__PROMPT__
Rewrite the data below as a JSON list of strings, one string per line, skipping blank lines and leaving out the pictures.

__RECORDS FOR THIS EXERCISE__
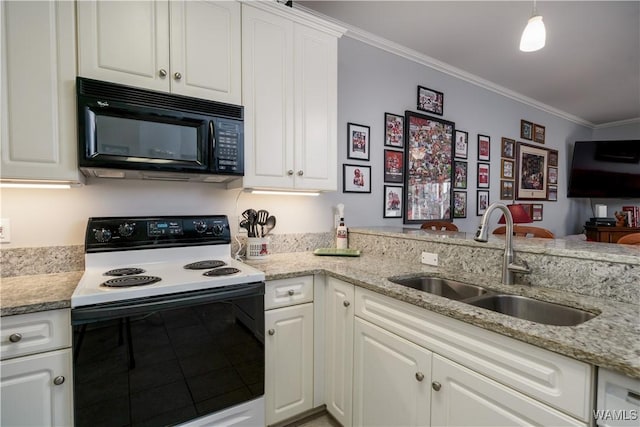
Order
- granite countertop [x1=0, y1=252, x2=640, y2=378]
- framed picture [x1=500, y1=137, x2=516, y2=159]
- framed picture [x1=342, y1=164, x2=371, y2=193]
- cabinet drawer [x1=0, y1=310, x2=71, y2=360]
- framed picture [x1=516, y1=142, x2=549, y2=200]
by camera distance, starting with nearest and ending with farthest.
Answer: granite countertop [x1=0, y1=252, x2=640, y2=378] → cabinet drawer [x1=0, y1=310, x2=71, y2=360] → framed picture [x1=342, y1=164, x2=371, y2=193] → framed picture [x1=500, y1=137, x2=516, y2=159] → framed picture [x1=516, y1=142, x2=549, y2=200]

__SOLUTION BELOW__
[
  "Order",
  "- granite countertop [x1=0, y1=252, x2=640, y2=378]",
  "- framed picture [x1=500, y1=137, x2=516, y2=159]",
  "- framed picture [x1=342, y1=164, x2=371, y2=193]",
  "- cabinet drawer [x1=0, y1=310, x2=71, y2=360]",
  "- framed picture [x1=516, y1=142, x2=549, y2=200]",
  "by camera distance, starting with nearest and ending with farthest.",
  "Answer: granite countertop [x1=0, y1=252, x2=640, y2=378] → cabinet drawer [x1=0, y1=310, x2=71, y2=360] → framed picture [x1=342, y1=164, x2=371, y2=193] → framed picture [x1=500, y1=137, x2=516, y2=159] → framed picture [x1=516, y1=142, x2=549, y2=200]"
]